From the 1930s through the early 1960s, Jefferson Street was one of America’s best-known districts of jazz, blues, and rhythm and blues. Famous African-American musicians played regularly in the many clubs — Club Baron, Del Morocco and the New Era Club. Little Richard, Jimi Hendrix, Ray Charles, Fats Domino, B.B. King, Ike and Tina Turner, and Memphis Slim performed here regularly. Etta James recorded a live album, Etta James Rocks the House, at The New Era Club. Nashville artists, many with hit records, made the district their home.
Show business headliners stopped in Nashville to try their acts. The Silver Streak, the great off-Jefferson Street ballroom, booked such big names as Duke Ellington, Cab Calloway, Count Basie, and Ella Fitzgerald.
Members of the old Negro Baseball League and recording artists such as Ruth Brown, Nat King Cole, Duke Ellington, and Ella Fitzgerald stayed at Brown’s Hotel and played the famous Blue Room at Del Morocco, owned by “Uncle” Teddy Acklen.
In 1994, a group of concerned citizens — homeowners, business owners, longtime residents and developers with new construction in mind — met to create a framework for advancing Jefferson Street. The result of their vision of progress was the Jefferson Street United Merchants Partnership (JUMP), a non-profit organization whose mission is “To develop, foster and promote cooperative economic development through revitalization, acquisition, education and public safety programs in North Nashville.”
Today more than 111 individuals and organizations make up JUMP’s active membership with one thing in common: keeping Jefferson Street alive and thriving. www.jumptojefferson.com
Mount Ararat Cemetery
Founded in 1869, Mount Ararat Cemetery was Nashville’s first African-American cemetery. The cemetery, acquired in 1982 by Greenwood Cemetery, has been restored and renamed Greenwood Cemetery West. One of the many leaders buried there is Dr. Robert Fulton Boyd. Boyd was an African-American physician and graduate of Meharry Medical College who helped found the National Baptist Association, a national association for black physicians.

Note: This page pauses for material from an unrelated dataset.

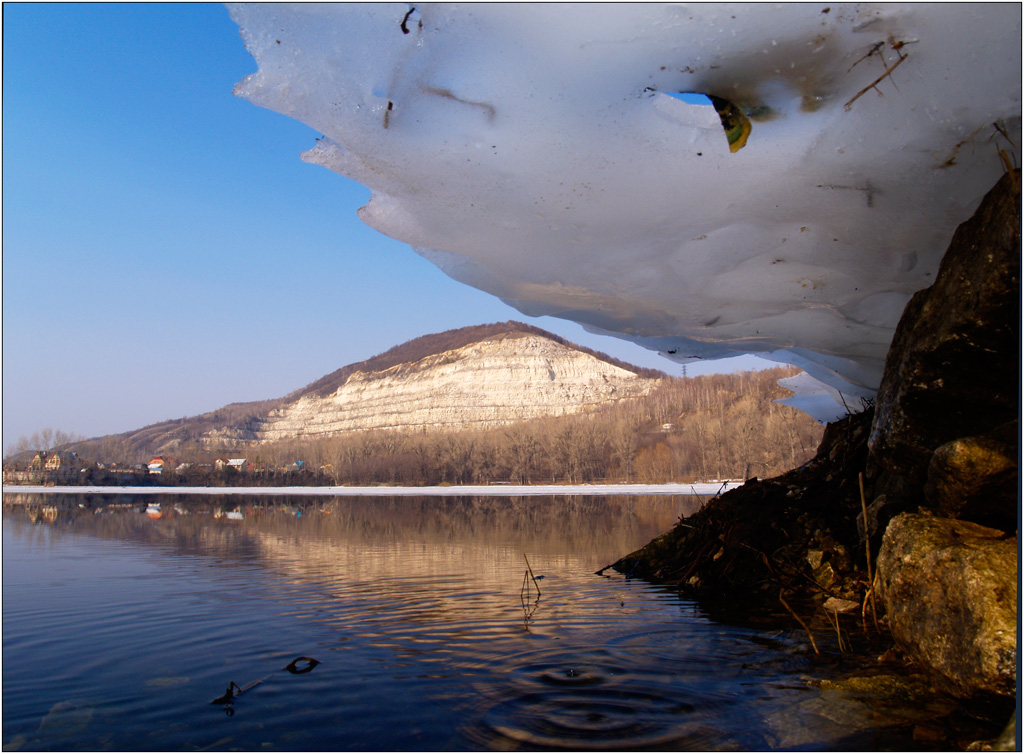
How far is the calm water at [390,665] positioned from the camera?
→ 12.7 feet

National Museum of African American Music
On October 25, 2004, Governor Phil Bredesen set aside 3.86 acres of prime real estate in the northwest corner of the Bicentennial Capitol Mall for the development of a national museum for African-American music, history, and culture in Nashville. The 30-year lease included a “no charge” agreement to develop the state-owned property and also included the option to purchase the property for $1 at the expiration of the lease.

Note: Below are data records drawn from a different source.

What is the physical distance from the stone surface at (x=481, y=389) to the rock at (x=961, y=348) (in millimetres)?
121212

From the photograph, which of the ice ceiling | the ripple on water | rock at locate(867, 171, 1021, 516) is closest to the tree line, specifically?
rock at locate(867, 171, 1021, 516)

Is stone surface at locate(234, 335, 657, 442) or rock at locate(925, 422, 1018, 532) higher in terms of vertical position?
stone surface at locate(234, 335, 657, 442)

The National Museum of African American Music, opening date TBD, will stand as an international iconic cultural museum dedicated to the vast contributions African Americans have made in music. As the only museum in the nation with a dedicated focus on all dimensions of the contributions African Americans have made to American music, NMAAM will encompass musical distinctions that reinforce the impact of African Americans across the country and around the world.